____ EXERCISE DATA

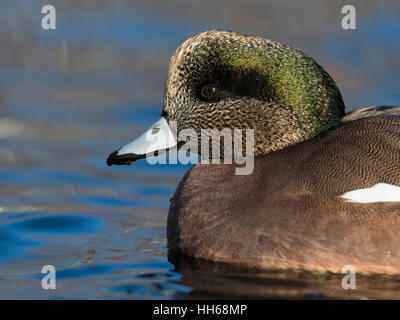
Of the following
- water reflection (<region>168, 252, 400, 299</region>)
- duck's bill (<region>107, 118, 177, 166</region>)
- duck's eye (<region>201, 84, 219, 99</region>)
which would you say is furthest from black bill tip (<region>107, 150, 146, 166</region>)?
water reflection (<region>168, 252, 400, 299</region>)

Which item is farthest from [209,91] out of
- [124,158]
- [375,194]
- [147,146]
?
[375,194]

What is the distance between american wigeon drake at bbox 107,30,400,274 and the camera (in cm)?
552

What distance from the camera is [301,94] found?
19.9ft

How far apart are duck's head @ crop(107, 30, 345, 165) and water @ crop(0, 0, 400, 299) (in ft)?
2.51

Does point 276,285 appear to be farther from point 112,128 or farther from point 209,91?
point 112,128

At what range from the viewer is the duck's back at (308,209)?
5.50 m

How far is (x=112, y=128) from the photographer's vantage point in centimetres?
890

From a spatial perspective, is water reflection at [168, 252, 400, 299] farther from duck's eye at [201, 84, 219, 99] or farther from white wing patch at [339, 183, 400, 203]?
duck's eye at [201, 84, 219, 99]

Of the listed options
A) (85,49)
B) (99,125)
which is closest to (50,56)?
(85,49)

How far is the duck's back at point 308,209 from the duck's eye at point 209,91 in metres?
→ 0.44

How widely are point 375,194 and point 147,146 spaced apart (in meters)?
1.34

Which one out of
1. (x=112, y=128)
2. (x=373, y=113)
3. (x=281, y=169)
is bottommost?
(x=281, y=169)
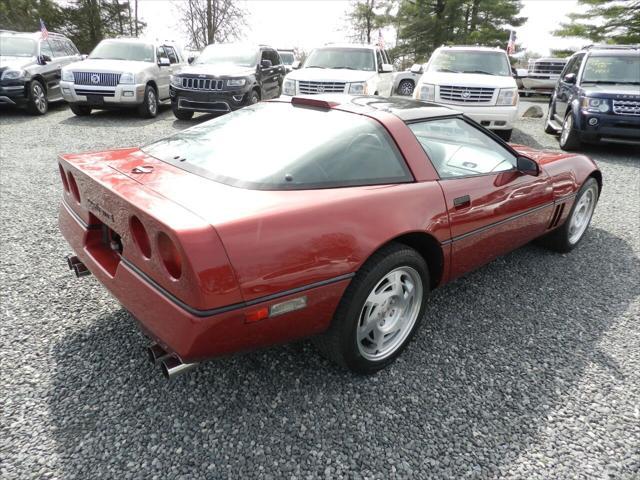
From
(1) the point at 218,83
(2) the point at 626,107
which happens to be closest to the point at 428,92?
(2) the point at 626,107

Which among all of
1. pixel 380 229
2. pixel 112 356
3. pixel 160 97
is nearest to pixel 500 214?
pixel 380 229

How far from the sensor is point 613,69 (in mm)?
8023

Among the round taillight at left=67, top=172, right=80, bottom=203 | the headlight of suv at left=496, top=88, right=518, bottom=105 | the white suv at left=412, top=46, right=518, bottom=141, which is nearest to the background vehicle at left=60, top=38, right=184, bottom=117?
the white suv at left=412, top=46, right=518, bottom=141

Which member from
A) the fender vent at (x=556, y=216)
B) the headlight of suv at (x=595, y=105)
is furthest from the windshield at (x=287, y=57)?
the fender vent at (x=556, y=216)

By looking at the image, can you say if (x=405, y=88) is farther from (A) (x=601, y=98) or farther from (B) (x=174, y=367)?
(B) (x=174, y=367)

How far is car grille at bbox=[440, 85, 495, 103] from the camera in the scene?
313 inches

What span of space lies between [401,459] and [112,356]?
61.3 inches

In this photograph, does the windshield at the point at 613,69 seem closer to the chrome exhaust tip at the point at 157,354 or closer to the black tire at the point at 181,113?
the black tire at the point at 181,113

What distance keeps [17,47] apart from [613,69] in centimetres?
1235

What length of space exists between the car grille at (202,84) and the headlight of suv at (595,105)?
21.9ft

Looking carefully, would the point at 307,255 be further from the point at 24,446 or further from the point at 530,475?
the point at 24,446

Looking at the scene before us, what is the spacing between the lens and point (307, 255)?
183cm

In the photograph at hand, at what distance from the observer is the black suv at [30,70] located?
9219 mm

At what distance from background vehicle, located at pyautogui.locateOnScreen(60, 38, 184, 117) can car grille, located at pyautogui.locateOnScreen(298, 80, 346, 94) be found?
3.54 meters
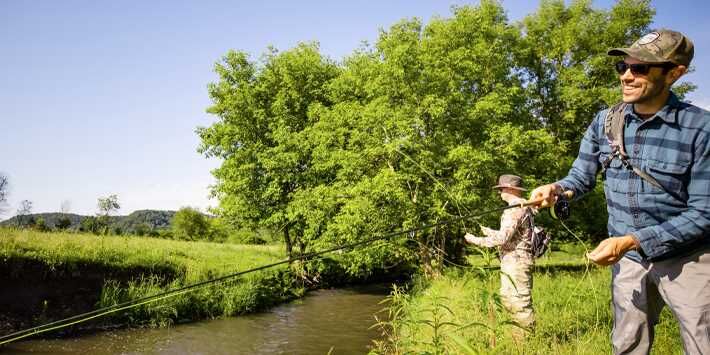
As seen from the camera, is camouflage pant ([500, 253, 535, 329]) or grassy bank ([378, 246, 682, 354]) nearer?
grassy bank ([378, 246, 682, 354])

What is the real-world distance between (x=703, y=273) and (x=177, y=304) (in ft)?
41.0

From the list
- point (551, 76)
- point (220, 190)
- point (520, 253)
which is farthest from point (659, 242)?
point (551, 76)

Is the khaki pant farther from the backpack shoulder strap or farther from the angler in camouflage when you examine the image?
the angler in camouflage

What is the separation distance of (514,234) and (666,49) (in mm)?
3299

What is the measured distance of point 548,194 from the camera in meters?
2.62

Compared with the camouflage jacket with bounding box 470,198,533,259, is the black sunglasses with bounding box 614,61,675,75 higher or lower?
higher

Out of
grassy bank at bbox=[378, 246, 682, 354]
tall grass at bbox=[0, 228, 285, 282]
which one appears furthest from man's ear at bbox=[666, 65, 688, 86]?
tall grass at bbox=[0, 228, 285, 282]

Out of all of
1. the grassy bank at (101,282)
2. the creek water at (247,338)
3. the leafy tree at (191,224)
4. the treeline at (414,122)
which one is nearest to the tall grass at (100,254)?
the grassy bank at (101,282)

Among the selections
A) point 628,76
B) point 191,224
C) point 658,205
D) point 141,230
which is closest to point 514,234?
point 658,205

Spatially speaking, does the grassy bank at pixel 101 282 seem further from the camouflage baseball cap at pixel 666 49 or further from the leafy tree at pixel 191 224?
the leafy tree at pixel 191 224

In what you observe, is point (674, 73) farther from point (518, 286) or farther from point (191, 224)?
point (191, 224)

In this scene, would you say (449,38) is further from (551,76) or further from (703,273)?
(703,273)

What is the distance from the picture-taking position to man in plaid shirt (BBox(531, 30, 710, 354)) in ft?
6.70

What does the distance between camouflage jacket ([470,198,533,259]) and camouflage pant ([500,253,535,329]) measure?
0.08m
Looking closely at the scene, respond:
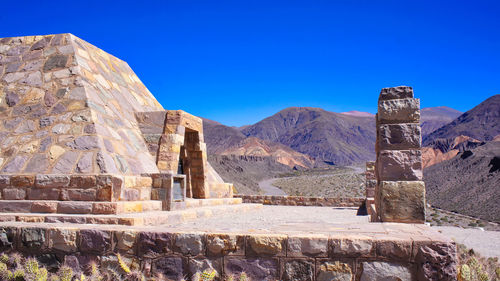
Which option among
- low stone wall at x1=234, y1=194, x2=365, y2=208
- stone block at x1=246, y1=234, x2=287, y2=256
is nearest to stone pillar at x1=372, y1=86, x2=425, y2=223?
stone block at x1=246, y1=234, x2=287, y2=256

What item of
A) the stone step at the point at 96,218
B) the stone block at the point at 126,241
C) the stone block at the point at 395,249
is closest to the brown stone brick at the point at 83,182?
the stone step at the point at 96,218

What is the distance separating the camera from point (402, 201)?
16.6 feet

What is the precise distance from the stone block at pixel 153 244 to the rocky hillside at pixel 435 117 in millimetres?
135210

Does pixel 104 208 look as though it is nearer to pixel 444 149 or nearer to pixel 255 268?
pixel 255 268

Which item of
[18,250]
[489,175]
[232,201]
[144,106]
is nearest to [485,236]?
[232,201]

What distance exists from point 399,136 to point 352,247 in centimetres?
256

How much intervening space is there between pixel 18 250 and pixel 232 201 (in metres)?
6.10

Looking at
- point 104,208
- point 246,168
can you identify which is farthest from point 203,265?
point 246,168

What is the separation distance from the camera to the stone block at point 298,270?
3135 millimetres

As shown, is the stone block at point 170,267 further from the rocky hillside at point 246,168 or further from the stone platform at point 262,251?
the rocky hillside at point 246,168

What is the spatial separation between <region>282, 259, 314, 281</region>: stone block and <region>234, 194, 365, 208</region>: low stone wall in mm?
9609

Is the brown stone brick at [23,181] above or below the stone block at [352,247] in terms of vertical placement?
above

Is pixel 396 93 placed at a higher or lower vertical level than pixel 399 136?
higher

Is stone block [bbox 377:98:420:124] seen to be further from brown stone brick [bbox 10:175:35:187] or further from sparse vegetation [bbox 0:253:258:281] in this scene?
brown stone brick [bbox 10:175:35:187]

________

## [AIM]
Please rewrite all the items above, replacing "camera" with "lens" and leaving everything else unchanged. Leave the pictures out of your answer.

## [SOLUTION TO THE PROBLEM]
Of the following
- water reflection (<region>168, 252, 400, 299</region>)
- duck's bill (<region>107, 118, 177, 166</region>)
- duck's eye (<region>201, 84, 219, 99</region>)
which would you say is furthest from black bill tip (<region>107, 150, 146, 166</region>)?
water reflection (<region>168, 252, 400, 299</region>)

Which item is farthest from [209,91] out of
- [124,158]
- [375,194]
- [147,146]
?
[375,194]

What is the distance between american wigeon drake at bbox 107,30,400,274 and the lens (in cm)?
552

What distance from the lens is [301,94] found?
19.9ft

How far apart are duck's head @ crop(107, 30, 345, 165) and water @ crop(0, 0, 400, 299) (in ft)?
2.51

Does point 276,285 appear to be farther from point 112,128 or farther from point 209,91?
point 112,128

At what range from the viewer is the duck's back at (308,209)?
5.50 m

How far is (x=112, y=128) from the photographer's vantage point in centimetres?
890

From a spatial perspective, is water reflection at [168, 252, 400, 299] farther from duck's eye at [201, 84, 219, 99] or farther from white wing patch at [339, 183, 400, 203]?
duck's eye at [201, 84, 219, 99]

Of the listed options
A) (85,49)
B) (99,125)
which is closest to (50,56)?
(85,49)

How far is the duck's back at point 308,209 from the duck's eye at point 209,91 in metres?
→ 0.44

How widely are point 375,194 and point 147,146 spaced apart (in meters)?
1.34

Which one out of
1. (x=112, y=128)
2. (x=373, y=113)
3. (x=281, y=169)
is bottommost?
(x=281, y=169)
From
(1) the point at 218,83
(2) the point at 626,107
which happens to be closest to the point at 428,92?
(2) the point at 626,107

Which among all of
1. pixel 380 229
2. pixel 112 356
3. pixel 160 97
is nearest to pixel 500 214?
pixel 380 229

How far from the sensor is point 613,69 (in mm)?
8023

Among the round taillight at left=67, top=172, right=80, bottom=203 | the headlight of suv at left=496, top=88, right=518, bottom=105 | the white suv at left=412, top=46, right=518, bottom=141, which is nearest to the background vehicle at left=60, top=38, right=184, bottom=117?
the white suv at left=412, top=46, right=518, bottom=141

Which member from
A) the fender vent at (x=556, y=216)
B) the headlight of suv at (x=595, y=105)
is furthest from the windshield at (x=287, y=57)?
the fender vent at (x=556, y=216)

By looking at the image, can you say if (x=405, y=88) is farther from (A) (x=601, y=98) or farther from (B) (x=174, y=367)?
(B) (x=174, y=367)

How far is car grille at bbox=[440, 85, 495, 103] from the lens in the scene?
313 inches

What span of space lies between [401,459] and [112,356]?
61.3 inches

In this photograph, does the windshield at the point at 613,69 seem closer to the chrome exhaust tip at the point at 157,354 or closer to the black tire at the point at 181,113?
the black tire at the point at 181,113

What distance keeps [17,47] apart from [613,69] in centimetres?
1235

What length of space exists between the car grille at (202,84) and the headlight of suv at (595,105)?
21.9ft

Looking carefully, would the point at 307,255 be further from the point at 24,446 or further from the point at 530,475?
the point at 24,446

Looking at the scene before us, what is the spacing between the lens and point (307, 255)?
183cm

In the photograph at hand, at what distance from the observer is the black suv at [30,70] located?
9219 mm

At what distance from background vehicle, located at pyautogui.locateOnScreen(60, 38, 184, 117) can car grille, located at pyautogui.locateOnScreen(298, 80, 346, 94) be found?
3.54 meters
As seen from the lens, is camouflage pant ([500, 253, 535, 329]) or grassy bank ([378, 246, 682, 354]) nearer?
grassy bank ([378, 246, 682, 354])

What is the real-world distance between (x=703, y=273) and (x=177, y=304) (in ft)?
41.0

From the list
- point (551, 76)
- point (220, 190)
- point (520, 253)
which is farthest from point (659, 242)?
point (551, 76)

Is the khaki pant farther from the backpack shoulder strap or farther from the angler in camouflage when you examine the image?
the angler in camouflage

What is the separation distance of (514,234) and (666,49) (in mm)?
3299

What is the measured distance of point 548,194 from the lens in meters?
2.62

Compared with the camouflage jacket with bounding box 470,198,533,259, is the black sunglasses with bounding box 614,61,675,75 higher or lower?
higher

Out of
grassy bank at bbox=[378, 246, 682, 354]
tall grass at bbox=[0, 228, 285, 282]
which one appears furthest from man's ear at bbox=[666, 65, 688, 86]?
tall grass at bbox=[0, 228, 285, 282]

Out of all of
1. the grassy bank at (101,282)
2. the creek water at (247,338)
3. the leafy tree at (191,224)
4. the treeline at (414,122)
which one is nearest to the tall grass at (100,254)?
the grassy bank at (101,282)

Among the selections
A) point 628,76
B) point 191,224
C) point 658,205
D) point 141,230
which is closest to point 514,234?
point 658,205

Spatially speaking, does the grassy bank at pixel 101 282 seem further from the camouflage baseball cap at pixel 666 49 or further from the leafy tree at pixel 191 224?
the leafy tree at pixel 191 224

In what you observe, is point (674, 73) farther from point (518, 286) or farther from point (191, 224)?
point (191, 224)

In this scene, would you say (449,38) is further from (551,76) or further from (703,273)?
(703,273)

What is the distance from the picture-taking position to man in plaid shirt (BBox(531, 30, 710, 354)) in ft?
6.70

What does the distance between camouflage jacket ([470,198,533,259]) and camouflage pant ([500,253,535,329]) measure?
0.08m
Looking closely at the scene, respond:
Which option among
- low stone wall at x1=234, y1=194, x2=365, y2=208
- stone block at x1=246, y1=234, x2=287, y2=256
is nearest to stone pillar at x1=372, y1=86, x2=425, y2=223?
stone block at x1=246, y1=234, x2=287, y2=256

What item of
A) the stone step at the point at 96,218
B) the stone block at the point at 126,241
C) the stone block at the point at 395,249
is closest to the brown stone brick at the point at 83,182?
the stone step at the point at 96,218

What is the distance separating the lens from point (402, 201)?
16.6 feet

What is the precise distance from the stone block at pixel 153 244 to the rocky hillside at pixel 435 117 in millimetres?
135210

Does pixel 104 208 look as though it is nearer to pixel 444 149 or nearer to pixel 255 268?
pixel 255 268

Which item of
[18,250]
[489,175]
[232,201]
[144,106]
is nearest to [485,236]?
[232,201]

What distance exists from point 399,136 to point 352,247 in centimetres?
256

How much intervening space is there between pixel 18 250 and pixel 232 201 (in metres)?
6.10

Looking at
- point 104,208
- point 246,168
can you identify which is farthest from point 203,265?
point 246,168

What is the separation distance from the lens to the stone block at point 298,270?
3135 millimetres

As shown, is the stone block at point 170,267 further from the rocky hillside at point 246,168 or further from the stone platform at point 262,251?
the rocky hillside at point 246,168

What is the spatial separation between <region>282, 259, 314, 281</region>: stone block and <region>234, 194, 365, 208</region>: low stone wall in mm?
9609

Is the brown stone brick at [23,181] above or below the stone block at [352,247] in terms of vertical placement?
above

Is pixel 396 93 placed at a higher or lower vertical level than pixel 399 136?
higher

Is stone block [bbox 377:98:420:124] seen to be further from brown stone brick [bbox 10:175:35:187] or further from sparse vegetation [bbox 0:253:258:281] in this scene?
brown stone brick [bbox 10:175:35:187]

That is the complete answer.